## YOUR GOAL
Present the data once more in exactly its original form.

(Spatial question records)
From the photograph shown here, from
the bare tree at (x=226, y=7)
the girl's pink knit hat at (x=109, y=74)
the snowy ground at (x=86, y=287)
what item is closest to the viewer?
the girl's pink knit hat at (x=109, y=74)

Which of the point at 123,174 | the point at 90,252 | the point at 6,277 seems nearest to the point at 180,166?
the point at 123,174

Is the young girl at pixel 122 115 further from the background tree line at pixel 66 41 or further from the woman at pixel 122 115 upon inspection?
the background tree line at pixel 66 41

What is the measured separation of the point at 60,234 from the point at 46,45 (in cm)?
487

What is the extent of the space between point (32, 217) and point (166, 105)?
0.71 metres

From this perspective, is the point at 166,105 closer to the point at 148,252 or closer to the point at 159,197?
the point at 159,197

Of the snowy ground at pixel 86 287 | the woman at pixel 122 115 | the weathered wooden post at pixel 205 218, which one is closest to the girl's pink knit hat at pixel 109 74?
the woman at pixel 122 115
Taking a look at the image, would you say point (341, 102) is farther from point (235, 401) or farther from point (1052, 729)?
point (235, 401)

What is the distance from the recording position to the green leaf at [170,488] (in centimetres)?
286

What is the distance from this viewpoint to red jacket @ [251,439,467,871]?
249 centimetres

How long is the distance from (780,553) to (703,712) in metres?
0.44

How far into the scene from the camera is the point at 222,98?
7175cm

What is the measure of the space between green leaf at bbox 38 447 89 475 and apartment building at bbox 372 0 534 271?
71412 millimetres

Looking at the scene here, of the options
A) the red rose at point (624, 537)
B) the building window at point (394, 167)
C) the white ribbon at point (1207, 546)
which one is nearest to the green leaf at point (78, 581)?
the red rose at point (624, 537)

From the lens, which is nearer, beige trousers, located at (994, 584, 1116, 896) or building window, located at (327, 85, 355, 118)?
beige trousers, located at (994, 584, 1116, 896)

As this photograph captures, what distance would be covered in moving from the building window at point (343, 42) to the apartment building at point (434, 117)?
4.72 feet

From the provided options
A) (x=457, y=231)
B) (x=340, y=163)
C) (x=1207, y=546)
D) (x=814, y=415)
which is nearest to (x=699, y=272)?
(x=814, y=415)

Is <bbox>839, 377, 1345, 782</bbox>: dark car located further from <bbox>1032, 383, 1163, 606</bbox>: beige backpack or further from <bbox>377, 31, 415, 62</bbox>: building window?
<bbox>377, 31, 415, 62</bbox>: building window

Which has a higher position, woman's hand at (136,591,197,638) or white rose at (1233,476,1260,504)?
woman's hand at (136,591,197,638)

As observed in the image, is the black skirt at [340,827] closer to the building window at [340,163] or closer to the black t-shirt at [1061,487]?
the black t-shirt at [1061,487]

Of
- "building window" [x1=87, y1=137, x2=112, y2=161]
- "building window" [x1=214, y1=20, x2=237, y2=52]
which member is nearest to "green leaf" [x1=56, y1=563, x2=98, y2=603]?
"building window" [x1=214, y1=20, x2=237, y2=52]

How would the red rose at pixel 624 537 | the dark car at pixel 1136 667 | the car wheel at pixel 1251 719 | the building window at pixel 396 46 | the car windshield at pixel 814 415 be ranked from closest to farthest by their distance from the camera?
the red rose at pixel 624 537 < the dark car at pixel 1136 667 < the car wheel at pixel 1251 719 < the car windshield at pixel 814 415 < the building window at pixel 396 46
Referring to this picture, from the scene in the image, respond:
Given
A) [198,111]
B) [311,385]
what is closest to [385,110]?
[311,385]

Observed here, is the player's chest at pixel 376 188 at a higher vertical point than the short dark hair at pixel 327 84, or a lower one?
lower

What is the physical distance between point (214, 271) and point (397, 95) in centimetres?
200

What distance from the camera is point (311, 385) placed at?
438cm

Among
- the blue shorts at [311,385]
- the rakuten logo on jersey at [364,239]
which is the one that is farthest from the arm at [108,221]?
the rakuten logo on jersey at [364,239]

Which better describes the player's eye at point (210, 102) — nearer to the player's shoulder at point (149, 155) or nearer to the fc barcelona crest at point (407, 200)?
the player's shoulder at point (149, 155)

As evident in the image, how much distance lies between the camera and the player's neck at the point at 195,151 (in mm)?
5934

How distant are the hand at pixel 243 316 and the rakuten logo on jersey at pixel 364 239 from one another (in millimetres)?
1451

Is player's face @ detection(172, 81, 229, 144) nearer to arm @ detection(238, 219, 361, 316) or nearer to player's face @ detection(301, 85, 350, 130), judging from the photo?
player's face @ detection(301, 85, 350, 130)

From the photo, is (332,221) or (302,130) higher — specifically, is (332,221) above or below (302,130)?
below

## FULL RESPONSE
From the photograph shown here, from
the bare tree at (x=226, y=7)
the girl's pink knit hat at (x=109, y=74)
the snowy ground at (x=86, y=287)
what item is closest to the viewer?
the girl's pink knit hat at (x=109, y=74)

Which of the point at 123,174 | the point at 90,252 | the point at 6,277 seems nearest to the point at 180,166?
the point at 123,174

Is the young girl at pixel 122 115 further from the background tree line at pixel 66 41 or further from the woman at pixel 122 115 upon inspection?
the background tree line at pixel 66 41

What is the measured separation of the point at 60,234 from the point at 46,45 (in cm)?
487

What is the extent of the space between point (32, 217) and point (166, 105)?
0.71 metres

From this perspective, is the point at 166,105 closer to the point at 148,252 or closer to the point at 159,197?
the point at 159,197

Of the snowy ground at pixel 86 287 | the woman at pixel 122 115 | the weathered wooden post at pixel 205 218, which one is closest to the girl's pink knit hat at pixel 109 74?
the woman at pixel 122 115
Taking a look at the image, would you say point (341, 102) is farther from point (235, 401) or farther from point (1052, 729)?
point (235, 401)

What is the distance from the recording position to the green leaf at [170,488] (in centimetres)?
286

What is the distance from this viewpoint to red jacket @ [251,439,467,871]?
249 centimetres

How long is the distance from (780,553) to (703,712) in metres?
0.44

How far into the scene from the camera is the point at 222,98?
7175cm

What is the measure of the space between green leaf at bbox 38 447 89 475 and apartment building at bbox 372 0 534 271?
71412 millimetres

Looking at the scene here, of the options
A) the red rose at point (624, 537)
B) the building window at point (394, 167)
C) the white ribbon at point (1207, 546)
which one is nearest to the green leaf at point (78, 581)?
the red rose at point (624, 537)

From the lens, which is nearer, beige trousers, located at (994, 584, 1116, 896) or building window, located at (327, 85, 355, 118)?
beige trousers, located at (994, 584, 1116, 896)

As this photograph captures, what distance would be covered in moving from the building window at point (343, 42) to the apartment building at point (434, 117)?
4.72 feet

From the provided options
A) (x=457, y=231)
B) (x=340, y=163)
C) (x=1207, y=546)
D) (x=814, y=415)
which is nearest to (x=699, y=272)?
(x=814, y=415)

Is <bbox>839, 377, 1345, 782</bbox>: dark car located further from <bbox>1032, 383, 1163, 606</bbox>: beige backpack or further from <bbox>377, 31, 415, 62</bbox>: building window?
<bbox>377, 31, 415, 62</bbox>: building window

Which has a higher position, woman's hand at (136,591,197,638) or white rose at (1233,476,1260,504)?
woman's hand at (136,591,197,638)

As observed in the image, is the black skirt at [340,827] closer to the building window at [340,163] or closer to the black t-shirt at [1061,487]?
the black t-shirt at [1061,487]

Of
- "building window" [x1=87, y1=137, x2=112, y2=161]
- "building window" [x1=214, y1=20, x2=237, y2=52]
which member is nearest to "green leaf" [x1=56, y1=563, x2=98, y2=603]?
"building window" [x1=214, y1=20, x2=237, y2=52]

How would the red rose at pixel 624 537 | the dark car at pixel 1136 667 | the car wheel at pixel 1251 719 | the building window at pixel 396 46 | the car windshield at pixel 814 415 be ranked from closest to farthest by their distance from the camera?
the red rose at pixel 624 537 < the dark car at pixel 1136 667 < the car wheel at pixel 1251 719 < the car windshield at pixel 814 415 < the building window at pixel 396 46
Referring to this picture, from the scene in the image, respond:
Given
A) [198,111]
B) [311,385]
what is closest to [385,110]?
[311,385]

Observed here, is the player's chest at pixel 376 188 at a higher vertical point than the short dark hair at pixel 327 84, or a lower one?
lower

What is the physical distance between point (214, 271) and point (397, 95) in centimetres?
200

What distance from the camera is point (311, 385) placed at?
438cm

Among
- the blue shorts at [311,385]
- the rakuten logo on jersey at [364,239]
which is the one that is farthest from the arm at [108,221]?
the rakuten logo on jersey at [364,239]

Which better describes the player's eye at point (210, 102) — nearer to the player's shoulder at point (149, 155) or nearer to the fc barcelona crest at point (407, 200)?
the player's shoulder at point (149, 155)

As evident in the image, how much distance lies between the camera and the player's neck at the point at 195,151 (in mm)?
5934

How distant are the hand at pixel 243 316 and the rakuten logo on jersey at pixel 364 239 from one another (in millimetres)?
1451

Is player's face @ detection(172, 81, 229, 144) nearer to arm @ detection(238, 219, 361, 316) or nearer to player's face @ detection(301, 85, 350, 130), judging from the photo?
player's face @ detection(301, 85, 350, 130)

From the photo, is (332,221) or (302,130) higher — specifically, is (332,221) above or below (302,130)?
below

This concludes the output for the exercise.